There is much discussion about the effect on local cultures of the increasingly globalized commercial media output with its well-tried and standard – if not banal – entertainment formats. But one thing is clear: they can never respond to the socio-economic and development needs of the countries they reach, let alone those of marginalized communities within those countries. Hence, globalized media and community media do not compete. The former provides irrelevant entertainment, while the latter deals with local issues in the local languages and cultural context, relating to local problems and concerns, and aiming to help the community develop socially, culturally and economically. The principal functions of community radio are:
To reflect and promote local identity, character and culture by focusing principally on local content. Culture is how the people of a community talk about their past and their cuture. It is what they care about. Like life itself, culture is infinitely variable and constantly evolving. Community culture is also artistic expression through local music, dance, poetry, theatre and story telling. Local performers are encouraged to go on air uninhibited by considerations of the ‘professional standards’ they may have acquired from mainstream media. Culture is also language, so programming includes the languages of any minority groups in the community.
• To create a diversity of voices and opinions on the air through its openness to participation from all sectors. Some discord is present in all communities, but the acknowledgement of con-flict is necessary for democracy and for democratic communities. Community radio tries to air objectively all sides of a discussion without itself taking sides.
To encourage open dialogue and democratic process by providing an independent platform for interactive discussion about matters and decisions of importance to the community.

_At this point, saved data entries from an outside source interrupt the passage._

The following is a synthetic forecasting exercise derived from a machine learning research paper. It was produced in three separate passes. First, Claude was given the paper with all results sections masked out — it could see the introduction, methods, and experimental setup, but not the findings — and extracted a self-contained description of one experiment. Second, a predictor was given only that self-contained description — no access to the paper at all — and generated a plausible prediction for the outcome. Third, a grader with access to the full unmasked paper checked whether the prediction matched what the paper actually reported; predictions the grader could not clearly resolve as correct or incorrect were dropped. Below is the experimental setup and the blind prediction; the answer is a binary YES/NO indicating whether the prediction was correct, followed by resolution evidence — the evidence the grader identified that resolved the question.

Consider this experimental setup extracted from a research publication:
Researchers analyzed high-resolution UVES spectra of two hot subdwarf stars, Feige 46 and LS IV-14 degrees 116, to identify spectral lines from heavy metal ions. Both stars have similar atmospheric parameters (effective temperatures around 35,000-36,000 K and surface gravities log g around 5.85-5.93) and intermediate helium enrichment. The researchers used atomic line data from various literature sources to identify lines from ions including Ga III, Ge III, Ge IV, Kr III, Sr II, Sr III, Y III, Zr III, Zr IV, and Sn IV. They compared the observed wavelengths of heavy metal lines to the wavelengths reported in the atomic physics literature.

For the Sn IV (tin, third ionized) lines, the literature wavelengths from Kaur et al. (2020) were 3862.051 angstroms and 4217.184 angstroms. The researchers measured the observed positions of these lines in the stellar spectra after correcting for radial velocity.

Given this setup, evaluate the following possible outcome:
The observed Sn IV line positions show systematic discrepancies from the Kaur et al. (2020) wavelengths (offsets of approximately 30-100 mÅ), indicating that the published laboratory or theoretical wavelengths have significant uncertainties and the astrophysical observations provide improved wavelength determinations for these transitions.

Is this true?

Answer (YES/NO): NO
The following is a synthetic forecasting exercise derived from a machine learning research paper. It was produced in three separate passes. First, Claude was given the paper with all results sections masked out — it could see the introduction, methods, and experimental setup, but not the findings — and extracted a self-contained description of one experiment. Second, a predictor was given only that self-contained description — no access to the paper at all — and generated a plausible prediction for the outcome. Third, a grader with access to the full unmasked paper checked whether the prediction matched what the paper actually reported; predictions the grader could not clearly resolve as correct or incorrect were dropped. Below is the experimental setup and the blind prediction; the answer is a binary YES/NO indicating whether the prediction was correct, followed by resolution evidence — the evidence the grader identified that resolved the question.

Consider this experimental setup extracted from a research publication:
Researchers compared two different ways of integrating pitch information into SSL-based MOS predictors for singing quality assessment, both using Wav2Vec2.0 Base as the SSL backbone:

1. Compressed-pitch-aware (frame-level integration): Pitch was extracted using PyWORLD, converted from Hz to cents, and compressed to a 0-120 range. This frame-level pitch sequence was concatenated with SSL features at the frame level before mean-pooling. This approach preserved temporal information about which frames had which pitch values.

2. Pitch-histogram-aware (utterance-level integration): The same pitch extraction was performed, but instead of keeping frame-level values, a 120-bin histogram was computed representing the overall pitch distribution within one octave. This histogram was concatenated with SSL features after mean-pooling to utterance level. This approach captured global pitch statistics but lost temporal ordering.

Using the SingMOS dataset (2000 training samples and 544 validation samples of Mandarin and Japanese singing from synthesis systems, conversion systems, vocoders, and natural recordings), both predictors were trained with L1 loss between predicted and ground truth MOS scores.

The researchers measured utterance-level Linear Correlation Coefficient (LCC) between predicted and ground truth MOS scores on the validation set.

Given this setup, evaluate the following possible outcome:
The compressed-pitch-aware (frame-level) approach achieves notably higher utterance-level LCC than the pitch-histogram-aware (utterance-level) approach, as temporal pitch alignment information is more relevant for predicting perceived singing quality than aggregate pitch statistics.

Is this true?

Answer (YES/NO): NO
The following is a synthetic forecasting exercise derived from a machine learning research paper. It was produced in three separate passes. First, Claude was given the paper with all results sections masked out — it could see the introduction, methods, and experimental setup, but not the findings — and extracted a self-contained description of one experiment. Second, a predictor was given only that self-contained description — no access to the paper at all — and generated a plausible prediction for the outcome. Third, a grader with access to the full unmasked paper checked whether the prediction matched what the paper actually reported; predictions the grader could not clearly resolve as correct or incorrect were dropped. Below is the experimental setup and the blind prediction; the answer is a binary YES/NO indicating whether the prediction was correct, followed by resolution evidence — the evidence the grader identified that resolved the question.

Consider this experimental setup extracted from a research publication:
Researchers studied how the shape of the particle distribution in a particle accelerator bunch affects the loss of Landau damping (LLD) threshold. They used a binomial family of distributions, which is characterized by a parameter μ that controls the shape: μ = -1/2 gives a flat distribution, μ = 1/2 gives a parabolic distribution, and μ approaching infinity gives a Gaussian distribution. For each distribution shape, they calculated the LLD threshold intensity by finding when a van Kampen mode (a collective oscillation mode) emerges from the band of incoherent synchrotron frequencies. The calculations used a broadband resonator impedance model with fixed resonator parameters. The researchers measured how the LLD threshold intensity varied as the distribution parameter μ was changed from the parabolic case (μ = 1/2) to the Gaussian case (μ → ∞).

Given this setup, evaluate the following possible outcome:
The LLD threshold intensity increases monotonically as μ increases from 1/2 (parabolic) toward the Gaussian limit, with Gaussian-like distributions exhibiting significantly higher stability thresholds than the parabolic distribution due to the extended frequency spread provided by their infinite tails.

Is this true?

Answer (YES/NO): NO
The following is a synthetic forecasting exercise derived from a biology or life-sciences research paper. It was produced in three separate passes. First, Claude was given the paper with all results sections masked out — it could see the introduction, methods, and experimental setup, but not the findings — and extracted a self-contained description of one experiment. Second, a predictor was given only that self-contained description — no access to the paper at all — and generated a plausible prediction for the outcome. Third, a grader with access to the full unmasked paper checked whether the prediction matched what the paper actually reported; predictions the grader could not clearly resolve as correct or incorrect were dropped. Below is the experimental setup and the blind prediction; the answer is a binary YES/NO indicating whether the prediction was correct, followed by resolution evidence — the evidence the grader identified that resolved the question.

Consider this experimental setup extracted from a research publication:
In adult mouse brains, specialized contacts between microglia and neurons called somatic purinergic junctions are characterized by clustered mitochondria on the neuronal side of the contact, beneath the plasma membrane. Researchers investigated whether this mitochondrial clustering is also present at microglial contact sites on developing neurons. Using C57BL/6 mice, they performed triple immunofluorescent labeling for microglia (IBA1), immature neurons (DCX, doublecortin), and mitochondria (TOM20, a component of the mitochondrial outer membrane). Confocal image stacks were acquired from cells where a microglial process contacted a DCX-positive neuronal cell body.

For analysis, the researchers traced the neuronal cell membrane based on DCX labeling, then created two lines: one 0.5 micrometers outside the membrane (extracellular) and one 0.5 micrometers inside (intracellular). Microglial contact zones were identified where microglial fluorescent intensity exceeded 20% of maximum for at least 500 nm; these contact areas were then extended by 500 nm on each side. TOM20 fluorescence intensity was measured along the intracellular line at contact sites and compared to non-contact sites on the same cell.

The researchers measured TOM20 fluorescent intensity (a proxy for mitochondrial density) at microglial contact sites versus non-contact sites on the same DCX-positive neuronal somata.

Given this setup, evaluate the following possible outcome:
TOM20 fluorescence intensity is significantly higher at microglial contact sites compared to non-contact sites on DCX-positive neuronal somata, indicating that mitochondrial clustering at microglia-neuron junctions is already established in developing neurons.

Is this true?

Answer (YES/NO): YES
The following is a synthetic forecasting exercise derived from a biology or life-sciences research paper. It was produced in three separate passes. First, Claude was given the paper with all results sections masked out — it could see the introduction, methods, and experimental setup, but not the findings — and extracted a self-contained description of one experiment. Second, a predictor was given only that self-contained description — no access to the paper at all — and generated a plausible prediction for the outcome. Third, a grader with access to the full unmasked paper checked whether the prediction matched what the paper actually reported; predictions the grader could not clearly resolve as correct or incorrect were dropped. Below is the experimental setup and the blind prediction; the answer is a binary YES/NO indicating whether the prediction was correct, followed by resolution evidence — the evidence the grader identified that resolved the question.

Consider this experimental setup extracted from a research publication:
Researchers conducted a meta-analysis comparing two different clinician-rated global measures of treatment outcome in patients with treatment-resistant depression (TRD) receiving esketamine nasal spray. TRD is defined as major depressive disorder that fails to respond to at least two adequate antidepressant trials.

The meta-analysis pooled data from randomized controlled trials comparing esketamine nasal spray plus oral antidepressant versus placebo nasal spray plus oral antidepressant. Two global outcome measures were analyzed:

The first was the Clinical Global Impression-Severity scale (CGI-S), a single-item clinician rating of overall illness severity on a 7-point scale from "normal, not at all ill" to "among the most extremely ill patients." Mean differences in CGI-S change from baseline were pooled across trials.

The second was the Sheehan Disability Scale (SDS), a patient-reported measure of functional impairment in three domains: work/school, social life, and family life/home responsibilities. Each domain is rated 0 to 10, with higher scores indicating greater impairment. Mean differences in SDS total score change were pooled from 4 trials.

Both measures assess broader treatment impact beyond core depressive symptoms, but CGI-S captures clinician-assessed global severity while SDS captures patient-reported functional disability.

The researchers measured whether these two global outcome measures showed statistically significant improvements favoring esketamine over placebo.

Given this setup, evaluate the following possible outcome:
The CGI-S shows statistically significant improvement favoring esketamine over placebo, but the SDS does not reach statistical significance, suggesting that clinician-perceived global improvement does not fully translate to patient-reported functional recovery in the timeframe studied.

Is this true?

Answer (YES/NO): NO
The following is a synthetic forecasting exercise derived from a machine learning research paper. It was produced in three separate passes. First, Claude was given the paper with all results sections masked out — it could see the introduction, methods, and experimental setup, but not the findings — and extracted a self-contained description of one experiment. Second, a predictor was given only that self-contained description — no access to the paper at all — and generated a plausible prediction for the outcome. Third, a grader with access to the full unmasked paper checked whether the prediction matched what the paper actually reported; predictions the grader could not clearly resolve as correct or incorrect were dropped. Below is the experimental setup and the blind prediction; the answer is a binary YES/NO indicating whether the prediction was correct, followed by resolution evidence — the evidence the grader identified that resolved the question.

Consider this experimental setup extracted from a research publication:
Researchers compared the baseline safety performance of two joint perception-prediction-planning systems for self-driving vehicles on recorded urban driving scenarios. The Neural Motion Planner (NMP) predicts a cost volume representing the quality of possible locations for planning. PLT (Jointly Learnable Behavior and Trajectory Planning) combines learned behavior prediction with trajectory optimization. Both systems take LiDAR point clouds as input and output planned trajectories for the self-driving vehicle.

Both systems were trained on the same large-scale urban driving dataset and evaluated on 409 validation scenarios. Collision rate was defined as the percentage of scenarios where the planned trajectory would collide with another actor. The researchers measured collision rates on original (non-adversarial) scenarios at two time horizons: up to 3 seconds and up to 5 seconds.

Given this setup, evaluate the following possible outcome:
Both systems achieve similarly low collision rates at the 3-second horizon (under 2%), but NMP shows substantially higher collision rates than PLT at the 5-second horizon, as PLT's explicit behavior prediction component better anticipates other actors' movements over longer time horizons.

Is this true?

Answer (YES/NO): NO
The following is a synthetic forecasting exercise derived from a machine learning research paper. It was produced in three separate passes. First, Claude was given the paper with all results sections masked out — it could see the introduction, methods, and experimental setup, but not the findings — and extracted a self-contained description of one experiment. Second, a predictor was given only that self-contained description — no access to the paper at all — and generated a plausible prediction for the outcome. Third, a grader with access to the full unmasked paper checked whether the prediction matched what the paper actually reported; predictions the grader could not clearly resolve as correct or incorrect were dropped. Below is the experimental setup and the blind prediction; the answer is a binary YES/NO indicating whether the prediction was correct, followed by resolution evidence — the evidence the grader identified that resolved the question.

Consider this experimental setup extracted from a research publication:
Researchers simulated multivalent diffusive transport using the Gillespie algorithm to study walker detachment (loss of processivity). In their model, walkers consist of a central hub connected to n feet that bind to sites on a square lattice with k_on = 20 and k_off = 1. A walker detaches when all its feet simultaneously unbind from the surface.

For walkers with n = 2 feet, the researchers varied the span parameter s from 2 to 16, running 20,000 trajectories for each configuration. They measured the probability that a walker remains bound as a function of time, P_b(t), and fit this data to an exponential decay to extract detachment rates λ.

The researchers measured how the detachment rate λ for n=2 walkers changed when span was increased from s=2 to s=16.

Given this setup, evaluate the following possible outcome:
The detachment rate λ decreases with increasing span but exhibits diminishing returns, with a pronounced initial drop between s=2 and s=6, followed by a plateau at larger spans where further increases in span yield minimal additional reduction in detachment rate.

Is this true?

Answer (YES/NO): NO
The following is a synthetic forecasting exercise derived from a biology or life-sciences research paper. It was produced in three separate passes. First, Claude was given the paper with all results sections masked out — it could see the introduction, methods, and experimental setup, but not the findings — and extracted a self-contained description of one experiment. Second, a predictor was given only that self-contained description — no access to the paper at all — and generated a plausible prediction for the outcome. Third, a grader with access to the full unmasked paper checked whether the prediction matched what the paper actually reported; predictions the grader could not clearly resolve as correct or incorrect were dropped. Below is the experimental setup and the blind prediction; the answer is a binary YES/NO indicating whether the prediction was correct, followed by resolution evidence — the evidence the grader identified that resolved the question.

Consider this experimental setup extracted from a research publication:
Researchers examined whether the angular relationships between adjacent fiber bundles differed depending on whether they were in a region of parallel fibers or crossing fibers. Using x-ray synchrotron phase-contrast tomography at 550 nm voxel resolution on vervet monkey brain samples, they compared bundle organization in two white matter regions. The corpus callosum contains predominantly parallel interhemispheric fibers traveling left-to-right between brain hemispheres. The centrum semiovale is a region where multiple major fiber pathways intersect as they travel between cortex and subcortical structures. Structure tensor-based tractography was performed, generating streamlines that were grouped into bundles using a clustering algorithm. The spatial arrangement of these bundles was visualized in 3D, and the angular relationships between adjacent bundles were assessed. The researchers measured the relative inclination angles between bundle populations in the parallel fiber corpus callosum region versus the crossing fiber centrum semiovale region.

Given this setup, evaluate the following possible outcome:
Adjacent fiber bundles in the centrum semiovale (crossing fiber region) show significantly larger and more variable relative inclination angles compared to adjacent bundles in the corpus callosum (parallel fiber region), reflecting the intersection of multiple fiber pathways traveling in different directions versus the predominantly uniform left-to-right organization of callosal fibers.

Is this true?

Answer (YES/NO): YES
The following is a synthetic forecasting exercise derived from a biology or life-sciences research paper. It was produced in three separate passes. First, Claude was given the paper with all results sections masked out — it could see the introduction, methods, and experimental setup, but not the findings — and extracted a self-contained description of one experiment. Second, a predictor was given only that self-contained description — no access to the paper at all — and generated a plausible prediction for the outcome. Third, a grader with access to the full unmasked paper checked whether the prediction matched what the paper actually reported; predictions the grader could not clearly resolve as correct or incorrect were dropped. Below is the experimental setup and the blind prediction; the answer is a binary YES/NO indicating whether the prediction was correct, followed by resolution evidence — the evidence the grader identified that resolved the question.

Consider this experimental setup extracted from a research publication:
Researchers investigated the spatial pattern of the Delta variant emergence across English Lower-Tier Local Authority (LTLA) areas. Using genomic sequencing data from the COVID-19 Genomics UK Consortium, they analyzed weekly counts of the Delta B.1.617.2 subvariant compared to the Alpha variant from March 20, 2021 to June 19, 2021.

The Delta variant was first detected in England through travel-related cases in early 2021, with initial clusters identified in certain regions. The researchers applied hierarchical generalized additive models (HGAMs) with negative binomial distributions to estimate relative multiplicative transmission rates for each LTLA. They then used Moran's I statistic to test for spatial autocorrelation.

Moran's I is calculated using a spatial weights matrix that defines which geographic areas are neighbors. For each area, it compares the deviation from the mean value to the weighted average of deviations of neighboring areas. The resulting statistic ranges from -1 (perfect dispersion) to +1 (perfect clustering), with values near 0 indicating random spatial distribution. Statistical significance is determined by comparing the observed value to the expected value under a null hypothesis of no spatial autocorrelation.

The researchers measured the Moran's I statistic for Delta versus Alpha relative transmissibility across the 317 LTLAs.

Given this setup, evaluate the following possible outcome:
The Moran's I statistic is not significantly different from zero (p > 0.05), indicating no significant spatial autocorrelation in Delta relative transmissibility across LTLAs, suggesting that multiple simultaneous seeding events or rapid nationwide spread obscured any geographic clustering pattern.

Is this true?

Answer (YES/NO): NO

In essence, the core of democratic process is the ability of people to hear and make themselves heard.
To promote social change and development. In marginalized communities people all have their individual perceptions about their situation, but what is required for change and development is a collective perception of the local reality and of the options for improving it. This collective perception can only be achieved through internal discussions to analyse specific problems, identify possible solutions, and mobilize the appropriate people or groups for action. Community radio provides the perfect platform for this internal discussion.
• To promote good governance and civil society by playing a community watchdog role that makes local authorities and politicians more conscious of their public responsibilities. The marginalized and the oppressed normally have no way to complain when authorities take advantage of them, but community radio gives them a voice to air their grievances and obtain their due rights.
Some other functions of community radio include: sharing of information and innovation; giving a voice to the voiceless, especially to women and young people in some societies; and providing a social service as a replacement for the telephone.